"Nie rozumiem, dlaczego polska sprawia wrażenie jakby umacniała się przeciwko Rosji" - mówi szef rosyjskiej dyplomacji Siergiej Ławrow. Jednocześnie deklaruje, że Rosja pomoże w organizacji obchodów 70. rocznicy mordu w Katyniu.

Szef rosyjskiej dyplomacji nie rozumie, dlaczego amerykańskie rakiety Patriot mają stacjonować zaledwie 70 kilometrów od granicy obwodu kaliningradzkiego. Dodał, że Rosja oczekuje wyjaśnień polskiej strony, chociaż nie kwestionuje, że rozmieszczenie antyrakiet to suwerenna decyzja Polski i element sojuszniczej współpracy dwóch krajów należących do NATO.

"Na pewno są powody, dla których te baterie będzie stacjonować w tym miejscu. Nie mam pełnej informacji, ale jeśli to prawda, pojawia się pytanie, dlaczego należy działać tak, by tworzyć wrażenie, jakby Polska umacniała się przeciwko Rosji. To dla mnie niezrozumiałe."
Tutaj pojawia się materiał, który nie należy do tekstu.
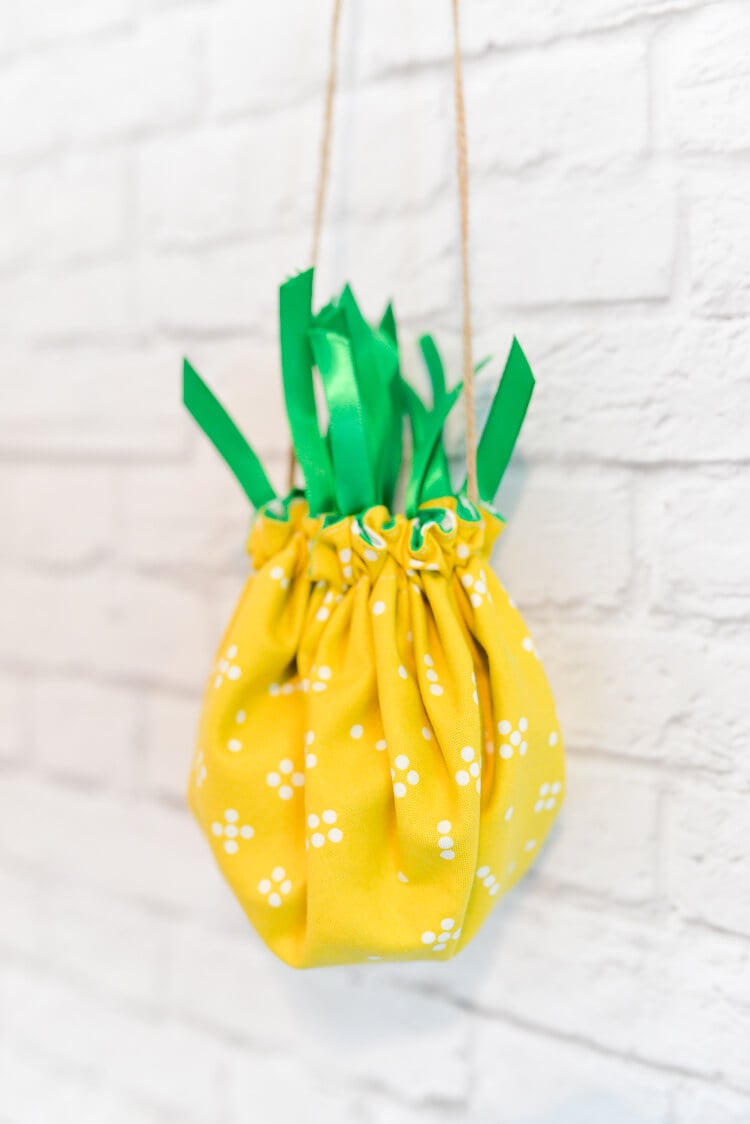 DIY cinched pineapple purse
Ławrow nie chciał zdradzić czy premier Władimir Putin pojawi się w Katyniu na obchodach siedemdziesiątej rocznicy mordu na polskich oficerach. Przyznał jednak ,że Rosja zna polskie plany i okaże pomoc. "Nasi polscy koledzy nieoficjalnie powiadomili nas o planach opracowywanych w Polsce w związku z 70-leciem katyńskiej tragedii i jesteśmy zainteresowani w tym, by wspierać w realizację tych planów. Myślę, że jest zrozumienie z dwóch stron, jak rozwiązywać trudne problemy naszej wspólnej historii."